*REQUIRED ACTION*: Please produce an exact transcription of the lines from the one containing "Scotmid co-operative" through the last line of the entries, leaving out every picture.

*INFORMATION GIVEN*:
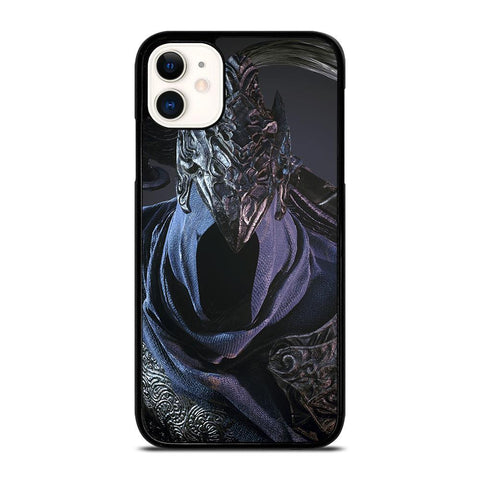 ARTORIAS DARK SOULS-iphone-11-case-cover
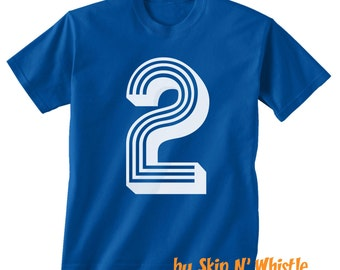 2nd BIRTHDAY -- KIDS T shirt -- soccer number 2 Size 2t, 3t, 4t, youth xs, yth sm, yth med, yth lg ( 7 COLORS ) skip n whistle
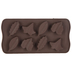 Leaves Silicone Chocolate Mold
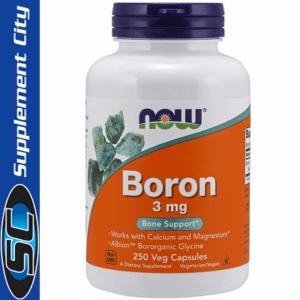 Now Boron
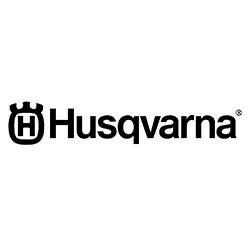 https://www.finecutusa.com/wp-content/uploads/2018/02/Husqvarna.jpg
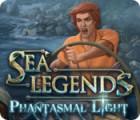 Sea Legends: Phantasmal Light game
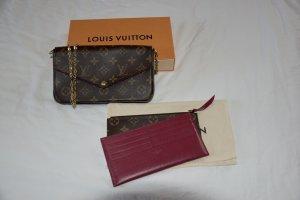 Louis Vuitton Enveloptas brons-framboosrood Leer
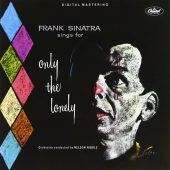 In Memoriam: Frank Sinatra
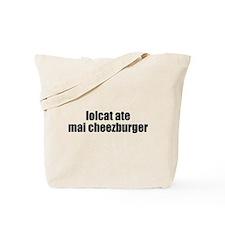 lolcat Tote Bag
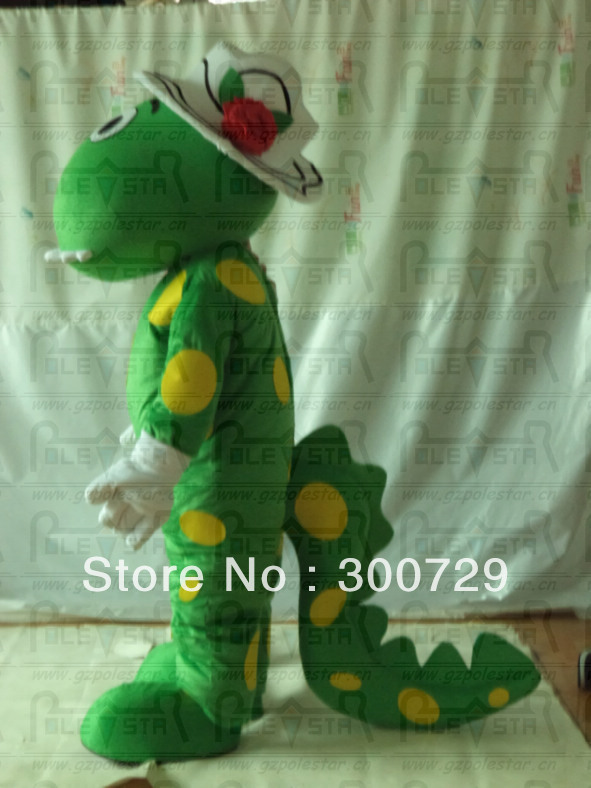 dorothy the dinosaur mascot costumes character dragon costumes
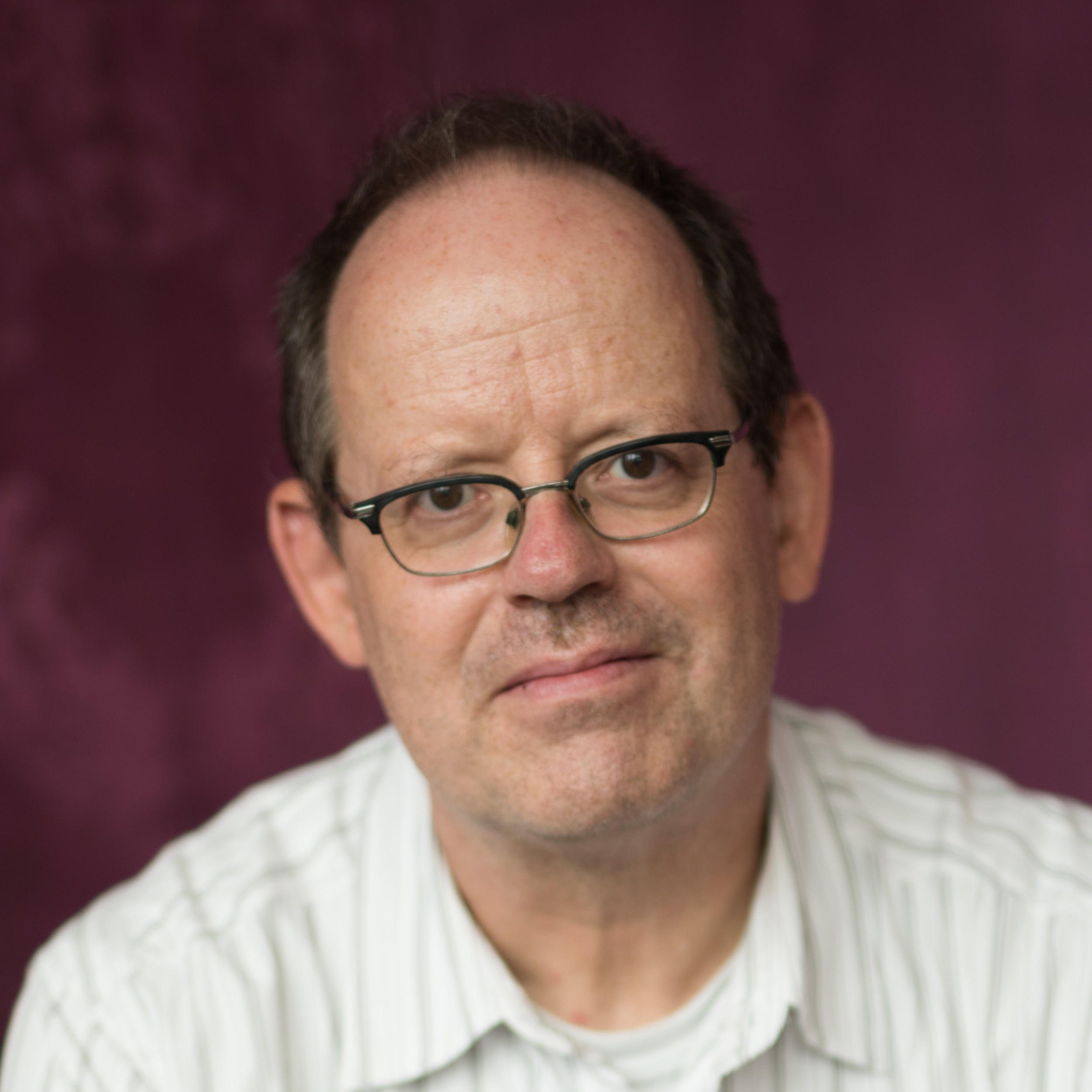 Martin Jahr - ISR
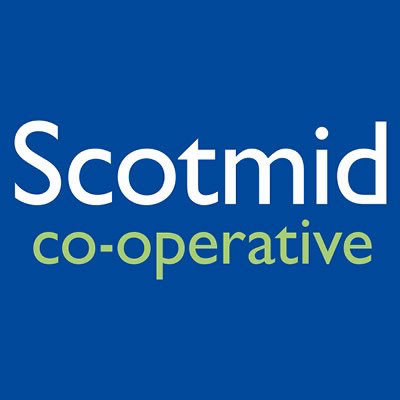 Scotmid co-operative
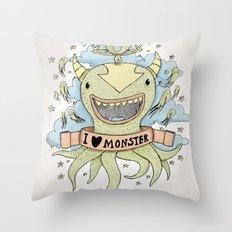 I love monster Throw Pillow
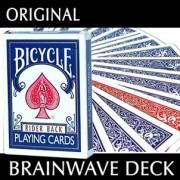 Bicycle Brainwave
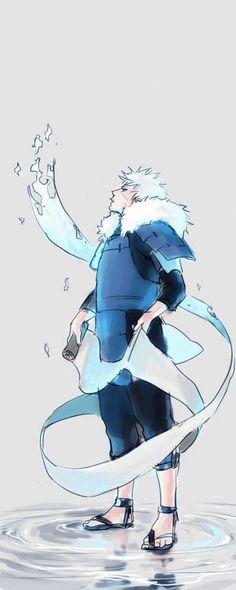 #naruto #sasuke #toshirama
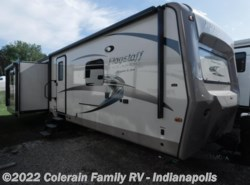 Used 2015  Forest River Flagstaff Classic Super Lite 832IKBS by Forest River from Colerain RV of Indy in Indianapolis, IN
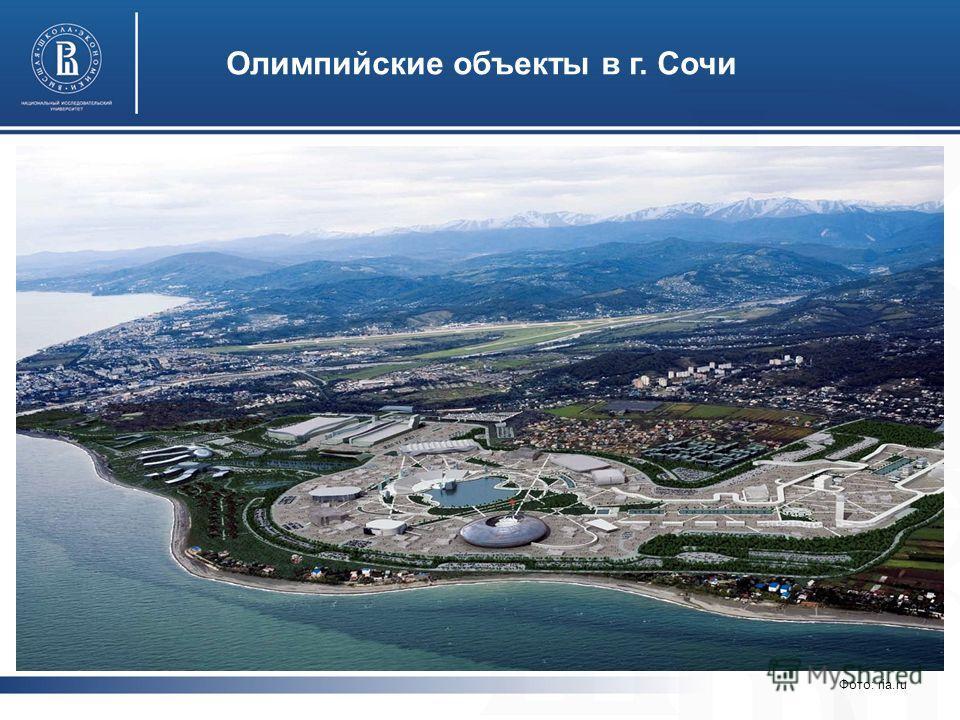 Олимпийские объекты в г. Сочи Фото: ria.ru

*OUTPUT BELOW*:
 Scotmid co-operative
 I love monster Throw Pillow
 Bicycle Brainwave
 #naruto #sasuke #toshirama
 Used 2015  Forest River Flagstaff Classic Super Lite 832IKBS by Forest River from Colerain RV of Indy in Indianapolis, IN
 Олимпийские объекты в г. Сочи Фото: ria.ru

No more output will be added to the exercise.